§ DOCUMENT EXTRACT
---
Be inspired to capture nature through your camera lens in Tees Valley

Be inspired to capture nature through your camera lens in Tees Valley

Are you a budding Tees Valley photographer who has ever walked around your local park, green space or nature reserve and wished you’d stopped and spent more time capturing its beauty through the lens of your camera?

 

Well throughout 2024 the Billingham International Folklore Festival of World Dance (BIFF) is delivering a series of free arts and nature walks that will enable people to do just that.

 

The Dance of Time Walks are inspired by the paintings and sculptures of the legendary artist Salvador Dali, who was himself influenced by dance and nature.

 

The 90-minute events will explore and celebrate the beautiful parks that we all take for granted, and enable the people taking part to see the great outdoors in a totally new light.
---
§ Rows contained in a dataset

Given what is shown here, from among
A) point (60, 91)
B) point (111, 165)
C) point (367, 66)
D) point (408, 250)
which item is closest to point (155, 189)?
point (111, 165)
---
§ SET OF TASKS
1 > List every kind of outdoor place that the Tees Valley photography article names in its opening question to local photographers.
2 > Using the Tees Valley photography article, answer yes or no to each statement and quote the words that decide it: (a) The walks cost nothing to join. (b) Each event lasts two hours. (c) Salvador Dali was influenced by dance and nature.
3 > Extend the article on the Tees Valley nature photography walks, picking up after its final sentence.

§ RESULTS FOR THE EXERCISE
1 >
- park
- green space
- nature reserve

2 >
(a) Yes: "a series of free arts and nature walks"
(b) No: "The 90-minute events"
(c) Yes: "who was himself influenced by dance and nature"

3 >
Each walk is being led by local textile artist and photographer, Shirley Wells – who will be on-hand to provide people with her advice, guidance and creative eye when it comes to taking a snapshot of nature.

 

The green space sessions will incorporate the arts, nature, dance and photography with the dance styles being showcased being African and Indian techniques provided by Yorkshire-based Balbir Singh Dance Company and Tees Valley-based Taste of Africa UK.

 

The extraordinary events will be visiting all five boroughs of Tees Valley including Darlington; Hartlepool; Middlesbrough; Redcar & Cleveland; and Stockton-on-Tees.

 

The Dance of Time walks is proud to be supported by an Arts Council England National Lottery Project grant.

 

“I love capturing the moment. Like capturing a beautiful butterfly in the sun, or a dragonfly that is flying and hovering around you.  Teasing you.

 

“Then you take a photograph, and it shoots off, as nature plays with you,” said textile artist Shirley Wells.

 

Shirley Wells is based in Stockton on Tees and has worked throughout the North-East for the past 20 years.

 

Shirley is a community artist and designer maker – who sells and demonstrates her work up and down the country.  She has sold designs for interior furnishings in Japan, New York, Florence, Paris and London.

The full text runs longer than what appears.